It would have been perfectly fair — well, sort of fair — to compare Moore’s share of the vote to Shelby’s a year ago to demonstrate “the Bannon effect” but that wouldn’t have made for a stark GIF-able visual like the misleading one above. I say “sort of fair” because it’s always dodgy comparing off-year elections to elections that take place in presidential years. Despite the huge amount of national attention paid to the Jones/Moore race, Jones won with “only” 671,000 votes. The Democrat who got crushed by Shelby pulled 748,000. That’s how much greater turnout is when the presidency is up for grabs. If Moore had been able to run with Trump at the top of the ticket he almost certainly would have topped Jones, scandal or no scandal.

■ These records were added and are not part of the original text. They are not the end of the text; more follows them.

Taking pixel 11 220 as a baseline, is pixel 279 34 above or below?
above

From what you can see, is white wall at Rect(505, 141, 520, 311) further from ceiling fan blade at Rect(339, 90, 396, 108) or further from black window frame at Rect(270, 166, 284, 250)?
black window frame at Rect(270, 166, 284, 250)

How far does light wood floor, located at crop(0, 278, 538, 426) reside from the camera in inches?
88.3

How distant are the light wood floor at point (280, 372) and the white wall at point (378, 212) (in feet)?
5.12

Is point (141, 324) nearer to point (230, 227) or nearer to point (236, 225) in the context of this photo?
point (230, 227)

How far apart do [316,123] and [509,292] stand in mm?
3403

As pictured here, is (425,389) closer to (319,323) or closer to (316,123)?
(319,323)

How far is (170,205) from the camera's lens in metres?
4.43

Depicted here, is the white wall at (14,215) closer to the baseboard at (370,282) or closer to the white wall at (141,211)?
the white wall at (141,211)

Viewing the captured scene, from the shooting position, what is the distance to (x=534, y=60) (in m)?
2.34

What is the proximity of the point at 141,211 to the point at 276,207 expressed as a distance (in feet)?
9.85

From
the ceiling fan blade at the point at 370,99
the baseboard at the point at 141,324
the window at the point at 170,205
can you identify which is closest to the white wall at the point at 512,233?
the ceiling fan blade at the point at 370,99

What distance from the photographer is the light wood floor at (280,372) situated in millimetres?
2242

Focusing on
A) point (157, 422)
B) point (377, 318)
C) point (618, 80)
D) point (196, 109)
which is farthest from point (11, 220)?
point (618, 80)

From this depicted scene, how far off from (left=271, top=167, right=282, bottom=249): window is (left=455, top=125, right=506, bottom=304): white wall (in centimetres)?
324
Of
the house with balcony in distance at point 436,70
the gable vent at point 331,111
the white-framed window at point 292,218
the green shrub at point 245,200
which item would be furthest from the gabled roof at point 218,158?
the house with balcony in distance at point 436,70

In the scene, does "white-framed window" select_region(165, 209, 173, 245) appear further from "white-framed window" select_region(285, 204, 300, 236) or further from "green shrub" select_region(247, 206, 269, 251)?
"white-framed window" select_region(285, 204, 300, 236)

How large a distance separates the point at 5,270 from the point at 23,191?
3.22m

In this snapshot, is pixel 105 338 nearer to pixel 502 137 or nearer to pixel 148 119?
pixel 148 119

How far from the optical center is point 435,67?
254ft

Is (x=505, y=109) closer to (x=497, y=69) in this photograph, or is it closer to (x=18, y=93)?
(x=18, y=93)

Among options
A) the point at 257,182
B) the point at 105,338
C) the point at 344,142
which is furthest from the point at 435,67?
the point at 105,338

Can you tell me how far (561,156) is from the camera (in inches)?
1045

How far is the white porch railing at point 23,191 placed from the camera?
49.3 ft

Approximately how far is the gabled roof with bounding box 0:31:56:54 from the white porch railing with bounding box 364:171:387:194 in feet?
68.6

Besides, Ann Coulter makes a fair point. It was the Senate Leadership Fund, the same PAC gloating over Bannon’s and Moore’s failure today, that helped ensure Moore was the nominee in the first place. Had McConnell stayed out of the race it’s possible that Mo Brooks would have edged out Luther Strange for the second spot in the primary runoff with Moore. Head to head with Moore, a perennially underperforming Republican, Brooks very well might have won the primary as the more electable, mainstream populist of the two. Having defeated Moore, he certainly would have defeated Doug Jones in the general. McConnell went all-in for the lobbyist-turned-incumbent-senator Strange, gambling that enough dough combined with Moore’s apparent unelectability and Trump’s endorsement of Strange would carry the incumbent to victory. Oops. But hey — at this point, McConnell probably prefers mild-mannered Democrats to populist Republicans in the Senate. If he couldn’t have Strange, he’s likely happy to settle for Jones instead of Moore or Brooks.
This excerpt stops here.